- [Requirement] Give back exactly the stretch of data below from the line holding "(Gray tray has" through the line holding "Em Iluminação de fundo e luz intensa", both ends included, and leave the remaining lines out.

- [Records to use]
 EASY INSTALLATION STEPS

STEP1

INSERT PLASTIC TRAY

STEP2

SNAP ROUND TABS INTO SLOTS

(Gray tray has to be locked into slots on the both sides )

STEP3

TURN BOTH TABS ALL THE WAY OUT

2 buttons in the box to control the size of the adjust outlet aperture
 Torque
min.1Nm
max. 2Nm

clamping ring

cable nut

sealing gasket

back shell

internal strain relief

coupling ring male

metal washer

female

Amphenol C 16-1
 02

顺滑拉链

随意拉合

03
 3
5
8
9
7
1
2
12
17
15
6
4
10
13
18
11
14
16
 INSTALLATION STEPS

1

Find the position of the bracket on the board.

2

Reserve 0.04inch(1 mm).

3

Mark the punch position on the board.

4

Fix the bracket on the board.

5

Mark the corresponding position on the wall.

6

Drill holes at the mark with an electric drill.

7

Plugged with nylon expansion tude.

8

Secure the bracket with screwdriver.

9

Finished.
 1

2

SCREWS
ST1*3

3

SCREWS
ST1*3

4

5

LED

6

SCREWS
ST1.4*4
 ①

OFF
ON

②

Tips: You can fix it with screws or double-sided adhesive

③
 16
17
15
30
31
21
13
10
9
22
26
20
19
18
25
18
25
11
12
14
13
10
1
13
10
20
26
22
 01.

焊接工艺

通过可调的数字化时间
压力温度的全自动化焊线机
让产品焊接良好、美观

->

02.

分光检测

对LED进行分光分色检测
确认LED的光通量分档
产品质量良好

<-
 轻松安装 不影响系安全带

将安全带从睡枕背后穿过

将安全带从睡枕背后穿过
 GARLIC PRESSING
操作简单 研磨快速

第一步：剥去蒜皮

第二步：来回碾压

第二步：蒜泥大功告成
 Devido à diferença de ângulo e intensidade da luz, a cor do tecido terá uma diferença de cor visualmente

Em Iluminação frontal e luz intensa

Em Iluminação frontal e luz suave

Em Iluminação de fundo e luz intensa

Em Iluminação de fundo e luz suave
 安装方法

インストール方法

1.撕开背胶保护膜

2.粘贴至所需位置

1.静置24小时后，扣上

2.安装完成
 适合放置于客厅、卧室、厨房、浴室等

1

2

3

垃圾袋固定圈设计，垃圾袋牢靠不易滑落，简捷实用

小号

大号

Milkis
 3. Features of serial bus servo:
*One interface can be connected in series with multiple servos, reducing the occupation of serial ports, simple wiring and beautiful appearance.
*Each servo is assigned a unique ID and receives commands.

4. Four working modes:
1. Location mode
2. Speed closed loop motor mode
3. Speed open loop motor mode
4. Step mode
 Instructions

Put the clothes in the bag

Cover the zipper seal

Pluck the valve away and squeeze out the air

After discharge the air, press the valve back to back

- [Solution for this exercise]
(Gray tray has to be locked into slots on the both sides )

STEP3

TURN BOTH TABS ALL THE WAY OUT

2 buttons in the box to control the size of the adjust outlet aperture
 Torque
min.1Nm
max. 2Nm

clamping ring

cable nut

sealing gasket

back shell

internal strain relief

coupling ring male

metal washer

female

Amphenol C 16-1
 02

顺滑拉链

随意拉合

03
 3
5
8
9
7
1
2
12
17
15
6
4
10
13
18
11
14
16
 INSTALLATION STEPS

1

Find the position of the bracket on the board.

2

Reserve 0.04inch(1 mm).

3

Mark the punch position on the board.

4

Fix the bracket on the board.

5

Mark the corresponding position on the wall.

6

Drill holes at the mark with an electric drill.

7

Plugged with nylon expansion tude.

8

Secure the bracket with screwdriver.

9

Finished.
 1

2

SCREWS
ST1*3

3

SCREWS
ST1*3

4

5

LED

6

SCREWS
ST1.4*4
 ①

OFF
ON

②

Tips: You can fix it with screws or double-sided adhesive

③
 16
17
15
30
31
21
13
10
9
22
26
20
19
18
25
18
25
11
12
14
13
10
1
13
10
20
26
22
 01.

焊接工艺

通过可调的数字化时间
压力温度的全自动化焊线机
让产品焊接良好、美观

->

02.

分光检测

对LED进行分光分色检测
确认LED的光通量分档
产品质量良好

<-
 轻松安装 不影响系安全带

将安全带从睡枕背后穿过

将安全带从睡枕背后穿过
 GARLIC PRESSING
操作简单 研磨快速

第一步：剥去蒜皮

第二步：来回碾压

第二步：蒜泥大功告成
 Devido à diferença de ângulo e intensidade da luz, a cor do tecido terá uma diferença de cor visualmente

Em Iluminação frontal e luz intensa

Em Iluminação frontal e luz suave

Em Iluminação de fundo e luz intensa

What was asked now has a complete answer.